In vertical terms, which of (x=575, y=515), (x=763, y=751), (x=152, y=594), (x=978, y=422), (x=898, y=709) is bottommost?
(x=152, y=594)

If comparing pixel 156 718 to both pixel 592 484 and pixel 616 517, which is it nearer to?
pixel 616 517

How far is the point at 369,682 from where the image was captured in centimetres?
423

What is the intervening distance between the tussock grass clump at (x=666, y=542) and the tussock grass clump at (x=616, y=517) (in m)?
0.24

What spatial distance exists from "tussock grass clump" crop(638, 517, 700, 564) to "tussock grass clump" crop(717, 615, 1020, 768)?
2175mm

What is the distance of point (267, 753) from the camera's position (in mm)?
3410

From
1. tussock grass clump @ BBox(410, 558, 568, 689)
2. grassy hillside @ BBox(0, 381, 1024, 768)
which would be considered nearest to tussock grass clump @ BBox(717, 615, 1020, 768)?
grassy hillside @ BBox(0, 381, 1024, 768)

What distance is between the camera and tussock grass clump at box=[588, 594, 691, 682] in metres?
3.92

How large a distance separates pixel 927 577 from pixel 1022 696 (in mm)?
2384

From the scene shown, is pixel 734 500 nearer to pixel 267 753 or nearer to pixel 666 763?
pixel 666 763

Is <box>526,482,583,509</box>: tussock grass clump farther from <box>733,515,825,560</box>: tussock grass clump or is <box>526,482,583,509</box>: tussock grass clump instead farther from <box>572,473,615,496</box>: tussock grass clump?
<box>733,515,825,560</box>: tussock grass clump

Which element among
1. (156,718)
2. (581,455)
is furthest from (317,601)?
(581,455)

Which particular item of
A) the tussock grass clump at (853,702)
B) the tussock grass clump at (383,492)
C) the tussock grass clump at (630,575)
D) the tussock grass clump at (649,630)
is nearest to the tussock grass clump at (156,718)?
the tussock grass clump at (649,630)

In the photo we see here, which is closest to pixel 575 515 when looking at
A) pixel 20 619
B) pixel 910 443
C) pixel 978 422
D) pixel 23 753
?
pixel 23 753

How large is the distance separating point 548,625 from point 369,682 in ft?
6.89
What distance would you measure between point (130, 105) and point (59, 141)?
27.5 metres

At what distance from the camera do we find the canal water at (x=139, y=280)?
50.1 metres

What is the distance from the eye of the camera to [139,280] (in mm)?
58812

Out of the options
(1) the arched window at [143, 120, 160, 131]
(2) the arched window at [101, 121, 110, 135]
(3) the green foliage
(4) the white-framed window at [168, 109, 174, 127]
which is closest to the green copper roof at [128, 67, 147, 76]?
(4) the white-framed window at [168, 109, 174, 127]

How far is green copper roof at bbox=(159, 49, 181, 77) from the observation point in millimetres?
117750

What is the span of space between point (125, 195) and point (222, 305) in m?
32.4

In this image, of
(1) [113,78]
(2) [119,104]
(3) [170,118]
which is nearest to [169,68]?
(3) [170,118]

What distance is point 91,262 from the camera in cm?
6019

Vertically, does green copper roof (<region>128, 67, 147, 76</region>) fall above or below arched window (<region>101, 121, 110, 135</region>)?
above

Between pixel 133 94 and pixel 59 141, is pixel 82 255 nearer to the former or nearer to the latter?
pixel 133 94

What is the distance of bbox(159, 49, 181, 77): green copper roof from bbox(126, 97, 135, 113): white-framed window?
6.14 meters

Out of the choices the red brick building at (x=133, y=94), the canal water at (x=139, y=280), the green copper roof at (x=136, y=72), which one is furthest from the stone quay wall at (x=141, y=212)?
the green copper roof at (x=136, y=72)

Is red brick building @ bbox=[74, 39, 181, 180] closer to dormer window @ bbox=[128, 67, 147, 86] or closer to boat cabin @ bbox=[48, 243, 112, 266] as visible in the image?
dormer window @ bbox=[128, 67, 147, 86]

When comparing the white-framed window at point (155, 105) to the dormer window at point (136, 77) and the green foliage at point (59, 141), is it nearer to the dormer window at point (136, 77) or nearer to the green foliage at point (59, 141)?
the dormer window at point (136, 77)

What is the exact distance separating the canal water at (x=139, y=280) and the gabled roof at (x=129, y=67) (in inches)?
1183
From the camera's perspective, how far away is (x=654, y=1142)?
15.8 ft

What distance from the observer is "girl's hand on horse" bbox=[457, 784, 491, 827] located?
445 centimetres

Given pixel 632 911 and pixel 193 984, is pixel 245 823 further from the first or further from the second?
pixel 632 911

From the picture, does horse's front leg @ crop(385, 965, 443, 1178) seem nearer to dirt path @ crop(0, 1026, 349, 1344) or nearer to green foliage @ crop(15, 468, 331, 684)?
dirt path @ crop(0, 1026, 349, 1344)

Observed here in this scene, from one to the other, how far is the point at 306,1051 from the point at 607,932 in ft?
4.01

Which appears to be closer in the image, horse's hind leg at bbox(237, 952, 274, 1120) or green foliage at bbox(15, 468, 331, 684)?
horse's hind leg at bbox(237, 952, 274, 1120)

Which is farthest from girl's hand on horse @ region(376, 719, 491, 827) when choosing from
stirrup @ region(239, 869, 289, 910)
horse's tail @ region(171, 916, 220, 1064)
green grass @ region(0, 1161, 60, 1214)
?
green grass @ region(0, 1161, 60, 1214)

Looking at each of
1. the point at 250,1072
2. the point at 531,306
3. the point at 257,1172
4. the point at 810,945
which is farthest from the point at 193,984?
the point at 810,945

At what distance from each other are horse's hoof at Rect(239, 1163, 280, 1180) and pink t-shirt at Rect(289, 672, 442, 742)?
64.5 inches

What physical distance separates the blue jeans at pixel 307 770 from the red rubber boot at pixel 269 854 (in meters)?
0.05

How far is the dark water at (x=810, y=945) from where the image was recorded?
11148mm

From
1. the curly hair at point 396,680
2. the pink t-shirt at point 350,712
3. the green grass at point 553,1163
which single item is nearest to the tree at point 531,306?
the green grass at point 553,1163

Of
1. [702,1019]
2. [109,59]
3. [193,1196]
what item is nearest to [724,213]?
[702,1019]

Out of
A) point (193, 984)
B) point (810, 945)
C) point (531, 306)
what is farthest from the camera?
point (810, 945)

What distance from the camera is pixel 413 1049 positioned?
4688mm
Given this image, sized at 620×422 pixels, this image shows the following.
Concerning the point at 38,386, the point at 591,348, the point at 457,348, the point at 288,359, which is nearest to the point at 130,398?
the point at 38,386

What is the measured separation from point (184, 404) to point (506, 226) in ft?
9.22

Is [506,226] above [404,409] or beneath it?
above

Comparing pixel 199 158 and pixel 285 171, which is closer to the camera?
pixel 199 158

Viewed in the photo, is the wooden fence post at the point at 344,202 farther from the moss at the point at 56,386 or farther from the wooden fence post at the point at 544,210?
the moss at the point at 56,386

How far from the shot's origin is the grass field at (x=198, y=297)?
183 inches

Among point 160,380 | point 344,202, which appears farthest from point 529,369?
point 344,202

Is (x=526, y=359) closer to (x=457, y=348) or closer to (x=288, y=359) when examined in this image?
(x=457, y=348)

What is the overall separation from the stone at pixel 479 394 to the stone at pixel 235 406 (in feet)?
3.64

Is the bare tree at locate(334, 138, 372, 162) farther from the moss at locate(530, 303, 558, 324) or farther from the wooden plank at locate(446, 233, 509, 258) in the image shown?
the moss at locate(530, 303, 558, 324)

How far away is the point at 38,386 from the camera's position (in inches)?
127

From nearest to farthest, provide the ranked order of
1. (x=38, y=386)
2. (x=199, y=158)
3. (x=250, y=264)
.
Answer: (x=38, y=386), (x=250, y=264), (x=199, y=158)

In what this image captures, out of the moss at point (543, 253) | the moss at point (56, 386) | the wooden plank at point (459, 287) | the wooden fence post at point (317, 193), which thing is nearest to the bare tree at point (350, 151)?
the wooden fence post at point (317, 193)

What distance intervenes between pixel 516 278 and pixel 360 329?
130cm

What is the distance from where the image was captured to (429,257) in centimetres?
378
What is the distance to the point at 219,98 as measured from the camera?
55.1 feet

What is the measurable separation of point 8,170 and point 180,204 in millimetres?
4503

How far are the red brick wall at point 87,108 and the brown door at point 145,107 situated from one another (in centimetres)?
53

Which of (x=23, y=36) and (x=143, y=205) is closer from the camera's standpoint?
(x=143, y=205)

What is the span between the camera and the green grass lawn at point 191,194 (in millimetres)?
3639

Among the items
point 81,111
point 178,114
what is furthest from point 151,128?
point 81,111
--------------------
AIM:
Switch "red brick wall" to "gray stone wall" in the stretch from the line that contains "How far are" through the last of the lines. Give only that stretch again, with everything else unchanged.

EXERCISE OUTPUT:
How far are the gray stone wall at point 87,108 and the brown door at point 145,107 situated from one another (in centimetres)?
53

Which of (x=23, y=36) and (x=143, y=205) is closer from the camera's standpoint?
(x=143, y=205)

What is the span between the camera and the green grass lawn at point 191,194 (in millimetres)?
3639

Among the items
point 81,111
point 178,114
what is furthest from point 151,128?
point 81,111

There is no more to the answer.